38. The semantics of any non-active partitions supported by the implementation. See 10.2(28).
Passive partitions are supported on targets where shared memory is provided by the operating system. See the GLADE reference manual for further details.


39. The information returned by Exception_Message. See 11.4.1(10).
Exception message returns the null string unless a specific message has been passed by the program.


40. The result of Exceptions.Exception_Name for types declared within an unnamed block_statement. See 11.4.1(12).
Blocks have implementation defined names of the form Bnnn where nnn is an integer.


41. The information returned by Exception_Information. See 11.4.1(13).
Exception_Information returns a string in the following format:

     Exception_Name: nnnnn
     Message: mmmmm
     PID: ppp
     Call stack traceback locations:
     0xhhhh 0xhhhh 0xhhhh ... 0xhhh

where

The line terminator sequence at the end of each line, including the last line is a single LF character (16#0A#).


42. Implementation-defined check names. See 11.5(27).
The implementation defined check name Alignment_Check controls checking of address clause values for proper alignment (that is, the address supplied must be consistent with the alignment of the type).

In addition, a user program can add implementation-defined check names by means of the pragma Check_Name.


43. The interpretation of each aspect of representation. See 13.1(20).
See separate section on data representations.


44. Any restrictions placed upon representation items. See 13.1(20).
See separate section on data representations.


45. The meaning of Size for indefinite subtypes. See 13.3(48).
Size for an indefinite subtype is the maximum possible size, except that for the case of a subprogram parameter, the size of the parameter object is the actual size.


46. The default external representation for a type tag. See 13.3(75).
The default external representation for a type tag is the fully expanded name of the type in upper case letters.


47. What determines whether a compilation unit is the same in two different partitions. See 13.3(76).
A compilation unit is the same in two different partitions if and only if it derives from the same source file.


48. Implementation-defined components. See 13.5.1(15).
The only implementation defined component is the tag for a tagged type, which contains a pointer to the dispatching table.


49. If Word_Size = Storage_Unit, the default bit ordering. See 13.5.3(5).
Word_Size (32) is not the same as Storage_Unit (8) for this implementation, so no non-default bit ordering is supported. The default bit ordering corresponds to the natural endianness of the target architecture.


50. The contents of the visible part of package System and its language-defined children. See 13.7(2).
See the definition of these packages in files system.ads and s-stoele.ads.

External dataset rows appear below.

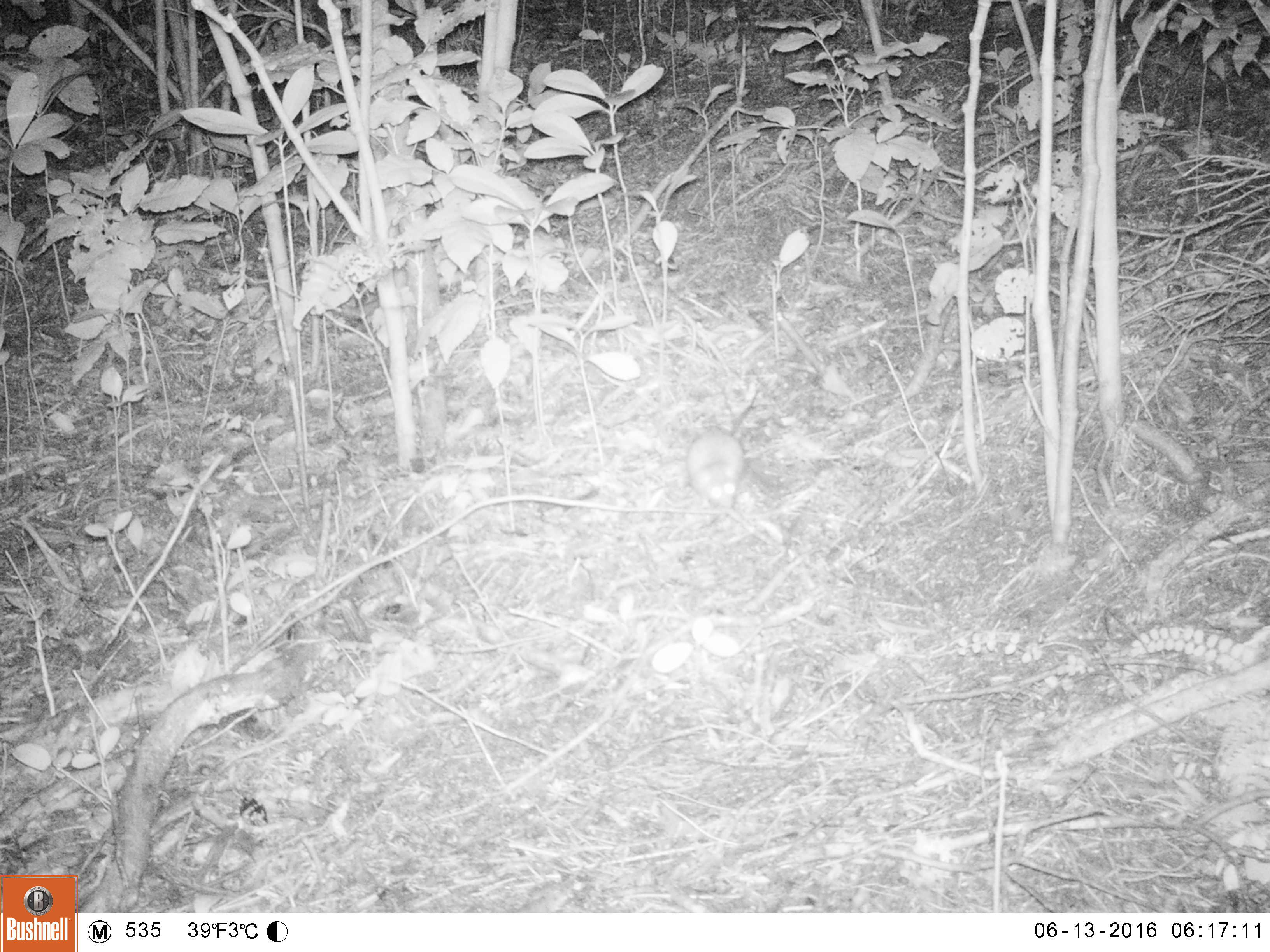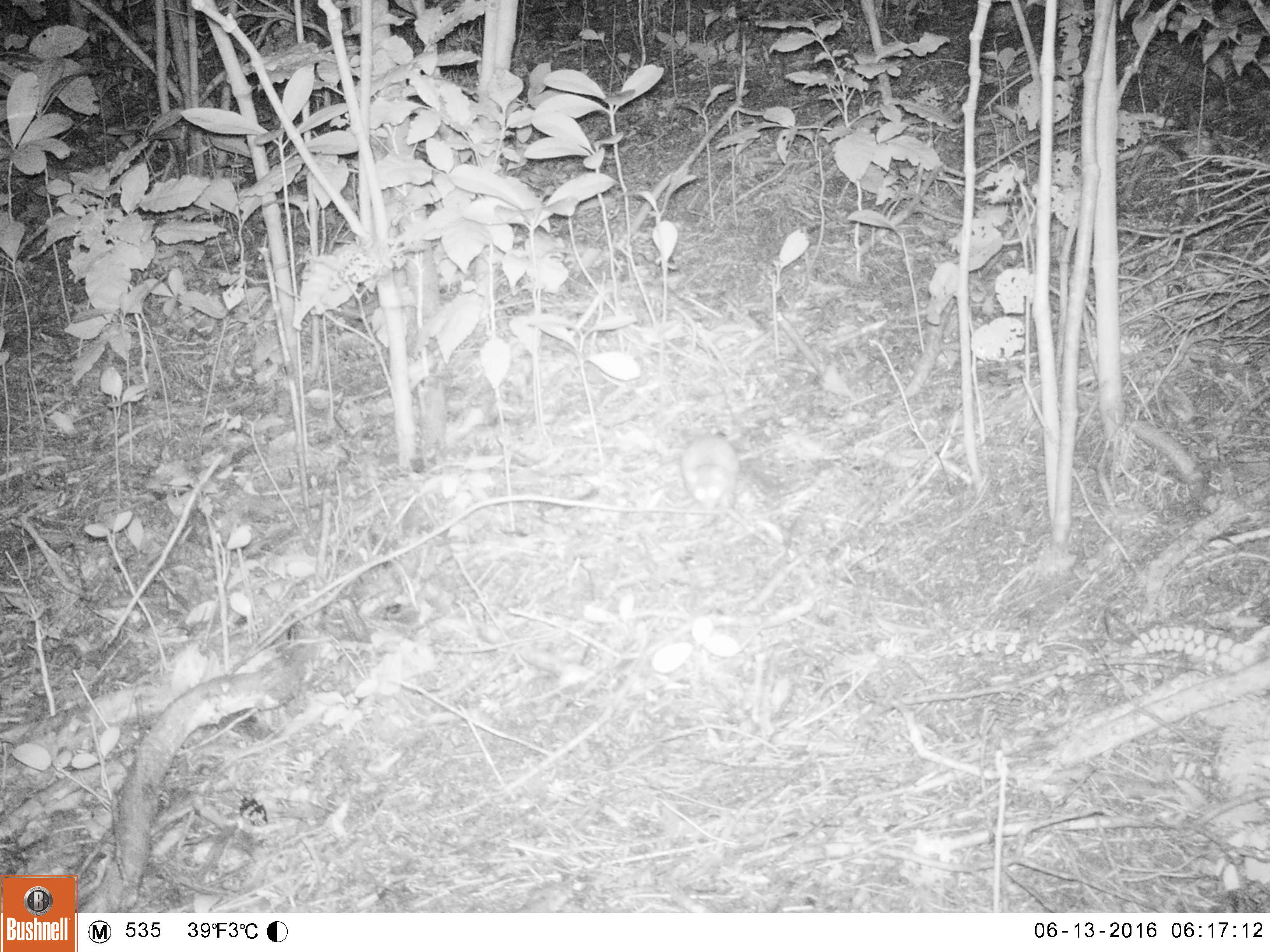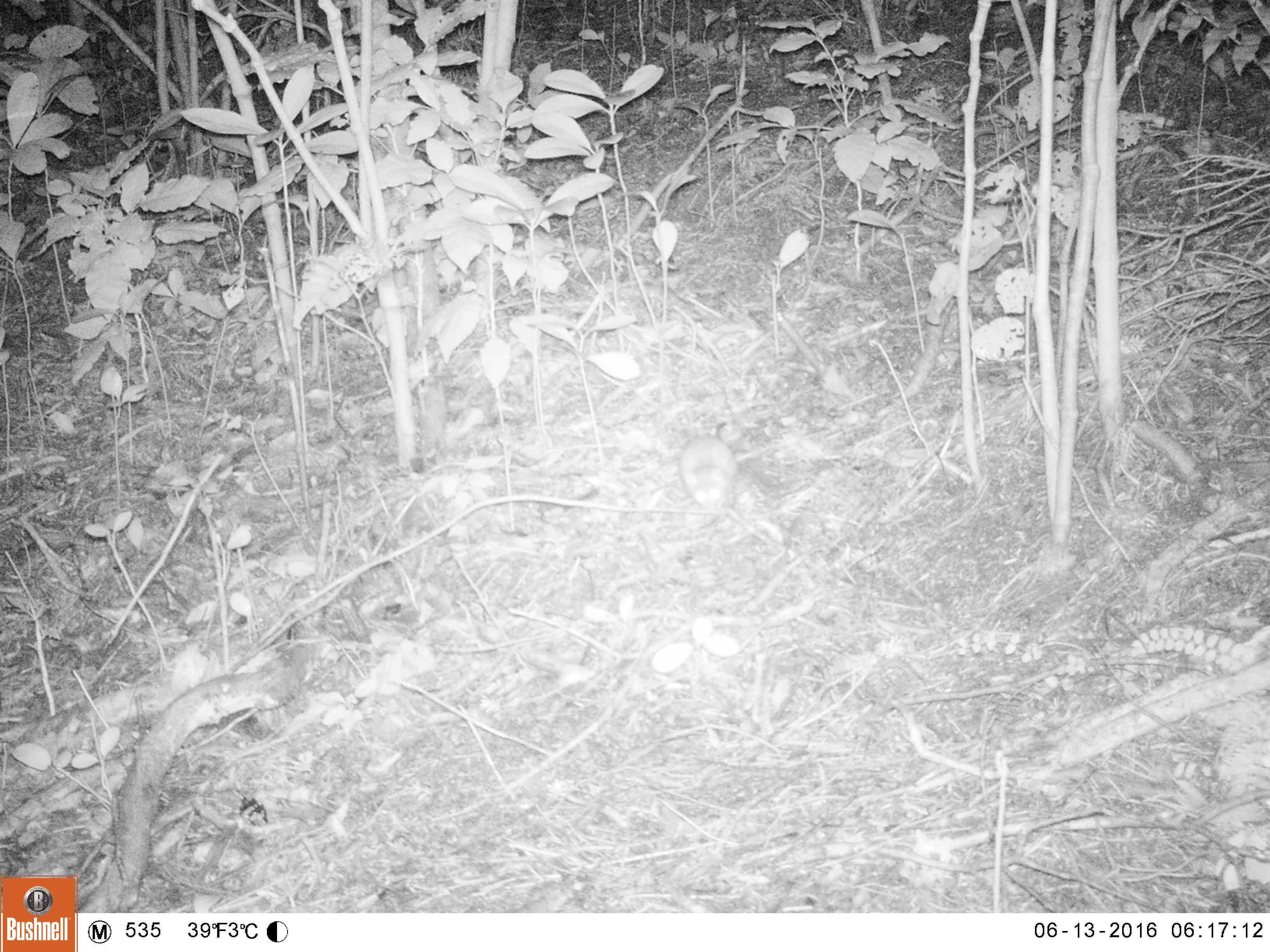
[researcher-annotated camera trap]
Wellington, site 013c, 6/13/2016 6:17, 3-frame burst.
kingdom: Animalia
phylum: Chordata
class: Mammalia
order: Rodentia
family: Muridae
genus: Rattus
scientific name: Rattus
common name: rat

51. The contents of the visible part of package System.Machine_Code, and the meaning of code_statements. See 13.8(7).
See the definition and documentation in file s-maccod.ads.


52. The effect of unchecked conversion. See 13.9(11).
Unchecked conversion between types of the same size results in an uninterpreted transmission of the bits from one type to the other. If the types are of unequal sizes, then in the case of discrete types, a shorter source is first zero or sign extended as necessary, and a shorter target is simply truncated on the left. For all non-discrete types, the source is first copied if necessary to ensure that the alignment requirements of the target are met, then a pointer is constructed to the source value, and the result is obtained by dereferencing this pointer after converting it to be a pointer to the target type. Unchecked conversions where the target subtype is an unconstrained array are not permitted. If the target alignment is greater than the source alignment, then a copy of the result is made with appropriate alignment


53. The manner of choosing a storage pool for an access type when Storage_Pool is not specified for the type. See 13.11(17).
There are 3 different standard pools used by the compiler when Storage_Pool is not specified depending whether the type is local to a subprogram or defined at the library level and whether Storage_Sizeis specified or not. See documentation in the runtime library units System.Pool_Global, System.Pool_Size and System.Pool_Local in files s-poosiz.ads, s-pooglo.ads and s-pooloc.ads for full details on the default pools used.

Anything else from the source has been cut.